Requirement 1 —
Summarize the extract on application security risk in two sentences.
Requirement 2 —
According to the extract on application security risk, how is vulnerability density defined?
Requirement 3 —
Set down the passage of the extract on application security risk that begins at the words "Based on the" and stops after "stages (figure 2).".

Risk = Probability of Attack x Impact of Attack

Considering this equation, the impact of an attack is relatively easy and straightforward to assess. The term “probability of attack” indicates how likely it is that the attack occurs. The calculation of the probability of an attack has practical limitations.3 The probability of simple situations (e.g., tossing a coin, picking a card, throwing a die) can be derived from probability principles. Evaluating the probability of real-time events (e.g., weather incidents, hurricanes, earthquakes) is possible based on historical records. But in the case of attacks, probability does not work because attackers do not work in any statistical pattern. For instance, consider the breach of retailer Home Depot in 2014. There is no previous history of breaches at Home Depot. What was the probability of a Home Depot breach before it happened, and what is the probability of a Home Depot breach again in the future? Can probability predict that Home Depot will be breached again or never again? Even if probability provides an answer, will it match reality? It is clear that a risk formula has limited value in the field of application security. Additionally, this formula does not provide the risk measure present in applications as it focuses on likelihood of attack. Hence, organizations require a realistic application risk measurement that is independent of the probability of attack.

Application security is made up of four factors: vulnerability, countermeasure, breach impact and compliance.4 Analyzing these key factors, four prime terms on which ASR depends emerge. The four key terms are breach cost (Bc), vulnerability density (Vd), countermeasure efficiency (Ce) and compliance index (CI). CI is the ratio of a number of compliance requirements met to a total number of compliance requirements in the application. Vd is the ratio of number of vulnerabilities to the size of software.5 Ce is the measure of implementation efficiency of countermeasures. Bc is the assessment of likelihood of cost that would be incurred in case of attack. Based on application security key terms, a model for ASR has been designed. Figure 1 represents this model.

For this model, Bc, Vd and CI are the inputs. The ASR metric is the output.

Designing a Metric to Find the Quality of Application Security

Based on the application security risk model (ASRM), a metric to measure the risk of application security has been created. It is the ratio of the product of vulnerability density and breach cost to the product of countermeasure efficiency and compliance index. Bc and Vd are directly proportional to ASR. CI and Ce are indirectly proportional to ASR. The following is a mathematical representation of this formula:

ASRM = Vd x Bc
Ce x CI

The method of designing the ASRM includes six stages (figure 2).

Given information —
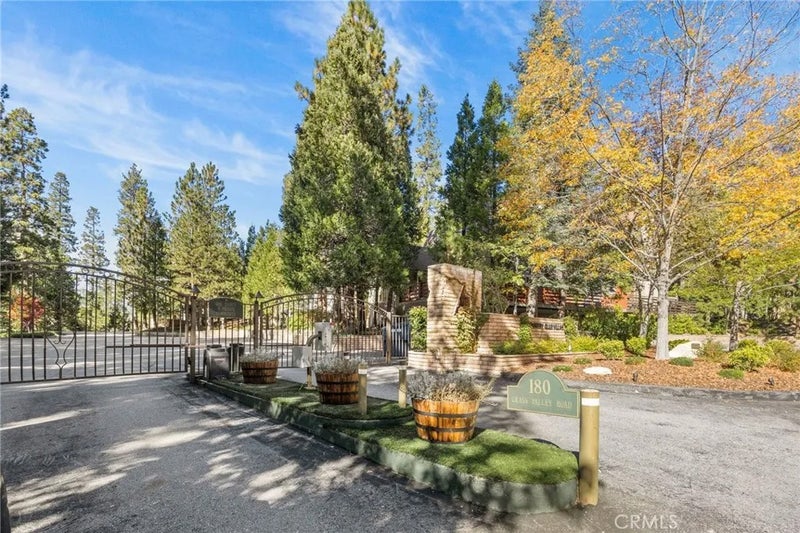 180 Grass Valley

Output 1 —
The extract argues that the conventional formula of risk as probability of attack times impact of attack has limited value for application security, because attackers do not follow any statistical pattern that would allow the probability of an attack to be calculated. It instead bases application security risk on four key terms (breach cost, vulnerability density, countermeasure efficiency and compliance index) and defines a metric as the ratio of the product of vulnerability density and breach cost to the product of countermeasure efficiency and compliance index.

Output 2 —
It is the ratio of the number of vulnerabilities to the size of the software.

Output 3 —
Based on the application security risk model (ASRM), a metric to measure the risk of application security has been created. It is the ratio of the product of vulnerability density and breach cost to the product of countermeasure efficiency and compliance index. Bc and Vd are directly proportional to ASR. CI and Ce are indirectly proportional to ASR. The following is a mathematical representation of this formula:

ASRM = Vd x Bc
Ce x CI

The method of designing the ASRM includes six stages (figure 2).